Dutch drug policy to favour locals: insiders
09/09/2009
The government's new stance towards soft drugs remains tolerant towards local users, but coffee shops would no longer be tourist attractions.
The Hague -- Coffee shops may soon be off limits to tourists, reports the ANP news agency Tuesday.
In the government's revised drug policy, tolerance for soft-drug use would continue to apply to coffee shops serving a limited local market, but the rules will change for foreigners, inside sources told the ANP.
Ministers will officially discuss changes to the drug policy Friday.

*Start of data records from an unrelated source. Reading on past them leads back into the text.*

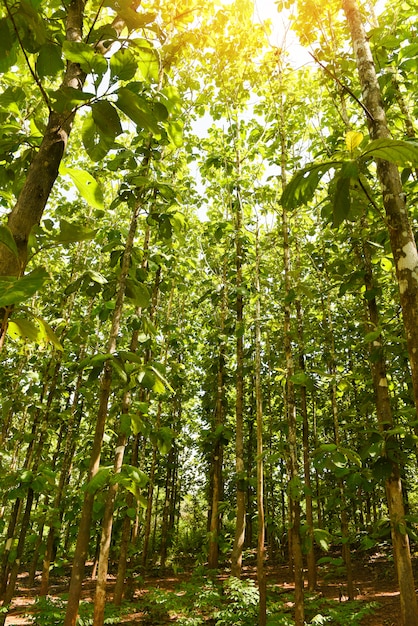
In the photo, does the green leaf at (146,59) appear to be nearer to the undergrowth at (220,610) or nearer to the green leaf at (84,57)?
the green leaf at (84,57)

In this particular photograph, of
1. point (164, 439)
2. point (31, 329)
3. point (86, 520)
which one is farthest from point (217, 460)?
point (31, 329)

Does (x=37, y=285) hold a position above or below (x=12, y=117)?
below

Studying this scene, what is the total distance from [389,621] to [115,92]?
10630 mm

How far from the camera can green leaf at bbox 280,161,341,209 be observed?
1680 mm

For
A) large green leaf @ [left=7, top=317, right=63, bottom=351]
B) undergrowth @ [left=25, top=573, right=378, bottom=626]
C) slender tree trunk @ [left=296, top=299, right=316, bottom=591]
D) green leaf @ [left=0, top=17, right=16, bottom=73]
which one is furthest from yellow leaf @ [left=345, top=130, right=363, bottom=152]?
undergrowth @ [left=25, top=573, right=378, bottom=626]

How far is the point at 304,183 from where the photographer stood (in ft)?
5.80

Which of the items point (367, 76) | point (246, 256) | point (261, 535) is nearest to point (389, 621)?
point (261, 535)

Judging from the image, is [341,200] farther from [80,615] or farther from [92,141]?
[80,615]

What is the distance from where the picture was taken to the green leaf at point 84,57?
127 cm

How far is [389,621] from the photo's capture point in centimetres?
816

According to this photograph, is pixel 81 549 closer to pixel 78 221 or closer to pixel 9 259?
pixel 9 259

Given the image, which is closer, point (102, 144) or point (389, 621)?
point (102, 144)

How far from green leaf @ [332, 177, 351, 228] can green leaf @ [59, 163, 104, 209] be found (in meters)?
1.07

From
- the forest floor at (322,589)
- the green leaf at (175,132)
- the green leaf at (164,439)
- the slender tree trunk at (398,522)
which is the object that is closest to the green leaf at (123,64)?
the green leaf at (175,132)
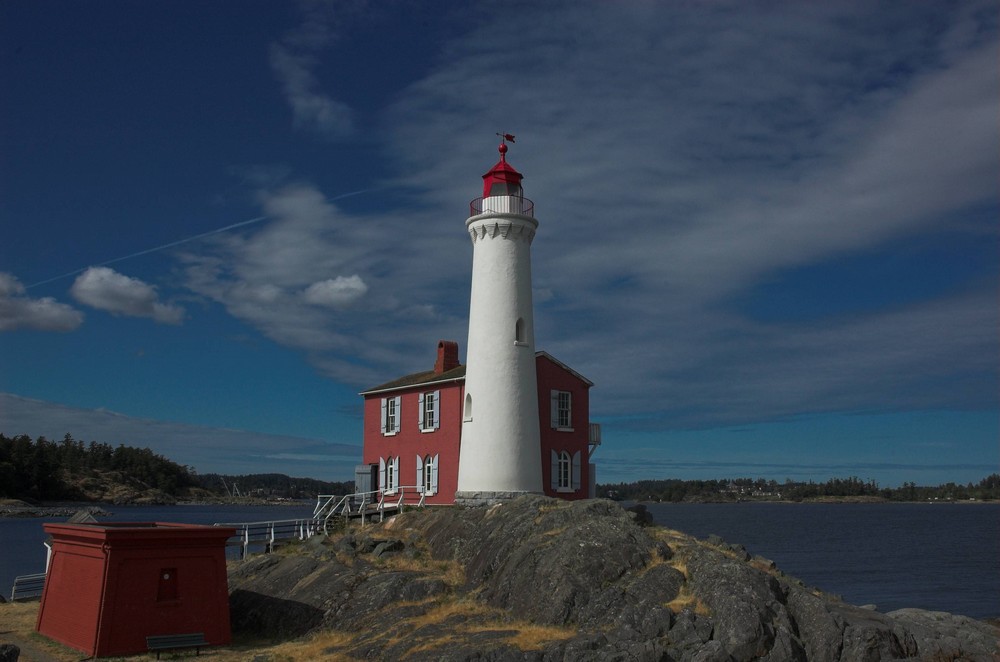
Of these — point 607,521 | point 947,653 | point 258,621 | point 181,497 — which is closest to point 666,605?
point 607,521

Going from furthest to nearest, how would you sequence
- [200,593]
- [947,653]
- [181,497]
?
[181,497] → [200,593] → [947,653]

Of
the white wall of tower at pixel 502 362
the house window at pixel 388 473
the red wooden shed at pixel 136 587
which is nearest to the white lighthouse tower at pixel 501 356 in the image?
the white wall of tower at pixel 502 362

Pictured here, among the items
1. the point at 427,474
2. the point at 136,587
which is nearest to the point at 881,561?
the point at 427,474

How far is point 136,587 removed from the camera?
68.0 ft

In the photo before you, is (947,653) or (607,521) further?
(607,521)

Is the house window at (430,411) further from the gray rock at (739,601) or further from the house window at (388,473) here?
the gray rock at (739,601)

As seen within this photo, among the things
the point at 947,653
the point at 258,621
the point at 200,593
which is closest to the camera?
the point at 947,653

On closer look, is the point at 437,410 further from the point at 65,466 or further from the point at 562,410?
the point at 65,466

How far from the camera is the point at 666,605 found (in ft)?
61.2

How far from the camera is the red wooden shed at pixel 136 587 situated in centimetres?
2039

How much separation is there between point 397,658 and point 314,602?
5.31 m

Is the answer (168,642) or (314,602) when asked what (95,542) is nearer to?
(168,642)

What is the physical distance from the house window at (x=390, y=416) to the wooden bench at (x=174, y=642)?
13605 millimetres

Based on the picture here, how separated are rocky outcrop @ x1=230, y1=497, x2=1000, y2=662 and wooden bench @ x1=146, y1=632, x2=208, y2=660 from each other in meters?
2.16
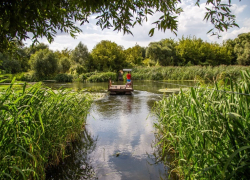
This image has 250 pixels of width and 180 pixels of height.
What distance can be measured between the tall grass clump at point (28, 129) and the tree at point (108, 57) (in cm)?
3792

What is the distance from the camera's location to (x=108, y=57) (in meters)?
43.2

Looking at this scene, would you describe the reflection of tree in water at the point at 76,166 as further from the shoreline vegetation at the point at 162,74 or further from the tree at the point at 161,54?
the tree at the point at 161,54

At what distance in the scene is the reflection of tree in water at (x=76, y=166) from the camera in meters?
3.82

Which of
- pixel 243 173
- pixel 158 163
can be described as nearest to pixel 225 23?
pixel 243 173

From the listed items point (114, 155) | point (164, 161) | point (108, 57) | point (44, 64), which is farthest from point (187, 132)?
point (108, 57)

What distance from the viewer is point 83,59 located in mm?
43594

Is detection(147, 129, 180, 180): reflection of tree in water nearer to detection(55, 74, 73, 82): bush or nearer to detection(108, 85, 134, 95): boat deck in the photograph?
detection(108, 85, 134, 95): boat deck

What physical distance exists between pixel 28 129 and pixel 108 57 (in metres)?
41.0

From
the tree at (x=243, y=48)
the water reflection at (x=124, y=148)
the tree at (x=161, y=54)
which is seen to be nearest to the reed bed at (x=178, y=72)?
the tree at (x=161, y=54)

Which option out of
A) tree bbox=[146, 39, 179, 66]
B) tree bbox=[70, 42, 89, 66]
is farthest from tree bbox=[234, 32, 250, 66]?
tree bbox=[70, 42, 89, 66]

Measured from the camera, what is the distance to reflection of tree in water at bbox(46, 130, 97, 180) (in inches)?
150

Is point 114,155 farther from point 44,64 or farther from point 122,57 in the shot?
point 122,57

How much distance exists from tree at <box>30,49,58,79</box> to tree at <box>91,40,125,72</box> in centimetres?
859

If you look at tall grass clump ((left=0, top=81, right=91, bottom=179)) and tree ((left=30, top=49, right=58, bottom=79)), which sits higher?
tree ((left=30, top=49, right=58, bottom=79))
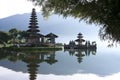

Since 1976, the purchase of small amounts of cannabis through coffee shops has been permitted in the Netherlands, while cultivation and mass retail remained forbidden.
The nearly 700 coffee shops country-wide are allowed to keep no more than 500 grammes (about 17 ounces) on site, according to the French news agency AFP.
A commission was formed in early 2009 to examine the current policy and develop recommendations that will form the basis of Friday's discussion.
Soft-drug use in the Netherlands has been hotly debated since the government decided to re-evaluate its policies.
On one hand, some government officials believe the current lax policy has let the crime situation in the Netherlands “get out of hand” over the past 15 years, according to a report on nu.nl.
Several border cities, including Roosendaal and Bergen-op-Zoom, announced in March the closure from September of all eight of their coffee shops in a bid to curb the "nuisance" of 25,000 drug tourists per week, the AFP reported in July.
However, there is much disagreement on the subject.
"Prohibiting cannabis has undesirable effects: it promotes trafficking, criminality, a black market economy and a poor quality product," Jacqueline Woerlee, a spokeswoman for the Association for the Abolition of Cannabis Prohibition, told AFP during the 10th annual Global Marijuana March in May 2009.
The commission has said it supported neither the banning nor the full legalisation of cannabis.
An official government policy paper is expected autumn 2009.